ISTRUZIONI OPERATIVE -
[a] Nel testo sul Darfur occidentale, quanti civili sono stati giustiziati in un ospedale secondo i residenti, e in quale giorno?
[b] Stando al testo sul Darfur occidentale, per quale motivo Jamal Khamis lascia intendere che potrebbe essere preso di mira? Rispondi in una o due frasi.

TESTO FORNITO -
# # # # #
La gente cammina tra oggetti sparsi nel mercato di El Geneina, capitale del Darfur occidentale, mentre in Sudan continuano i combattimenti
I residenti camminano in ciò che resta di un mercato a el-Geneina, la capitale del Darfur occidentale, nel mezzo del conflitto in corso in Sudan [File: AFP]

Mentre la guerra civile in Sudan entra nel suo secondo mese, gli omicidi etnici stanno terrorizzando i civili nella travagliata regione del Darfur occidentale.

I residenti hanno detto ad Al Jazeera che nessun posto è sicuro e che i combattenti arabi sudanesi hanno fatto irruzione in un ospedale per giustiziare 12 civili non arabi feriti il ​​14 maggio. Anche edifici governativi, mercati alimentari, scuole e campi per sfollati interni sono stati attaccati, saccheggiati e bruciati.

“Stanno uccidendo tutti i residenti… e commettendo crimini contro l’umanità”, ha detto Jamal Khamis, un osservatore dei diritti umani a el-Geneina, la capitale del Darfur occidentale.

“I militanti sanno soprattutto chi sono gli attivisti politici e per i diritti umani”, ha aggiunto, suggerendo che potrebbe essere preso di mira.
# # # # #
(Righe di dati)
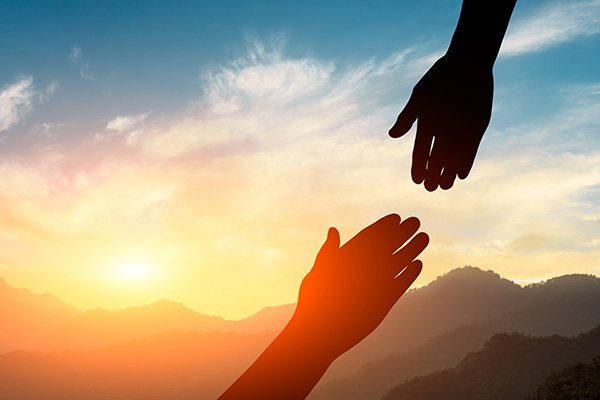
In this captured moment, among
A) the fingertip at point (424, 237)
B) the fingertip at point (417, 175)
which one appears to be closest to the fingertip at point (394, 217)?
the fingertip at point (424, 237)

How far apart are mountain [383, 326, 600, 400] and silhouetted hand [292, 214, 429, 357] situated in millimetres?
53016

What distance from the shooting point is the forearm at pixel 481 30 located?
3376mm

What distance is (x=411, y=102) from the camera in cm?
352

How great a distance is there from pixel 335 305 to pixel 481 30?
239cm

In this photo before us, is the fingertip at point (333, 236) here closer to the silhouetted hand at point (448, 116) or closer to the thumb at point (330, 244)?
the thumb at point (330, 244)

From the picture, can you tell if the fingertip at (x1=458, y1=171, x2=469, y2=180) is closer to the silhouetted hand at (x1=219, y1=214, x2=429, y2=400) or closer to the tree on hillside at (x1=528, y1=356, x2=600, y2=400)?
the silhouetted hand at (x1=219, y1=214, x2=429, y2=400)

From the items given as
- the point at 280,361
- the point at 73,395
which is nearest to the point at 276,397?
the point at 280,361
# # # # #
RISPOSTE -
[a] Secondo i residenti, 12 civili non arabi feriti sono stati giustiziati il 14 maggio.

[b] Jamal Khamis lascia intendere di poter essere preso di mira perché, come afferma, i militanti sanno soprattutto chi sono gli attivisti politici e per i diritti umani.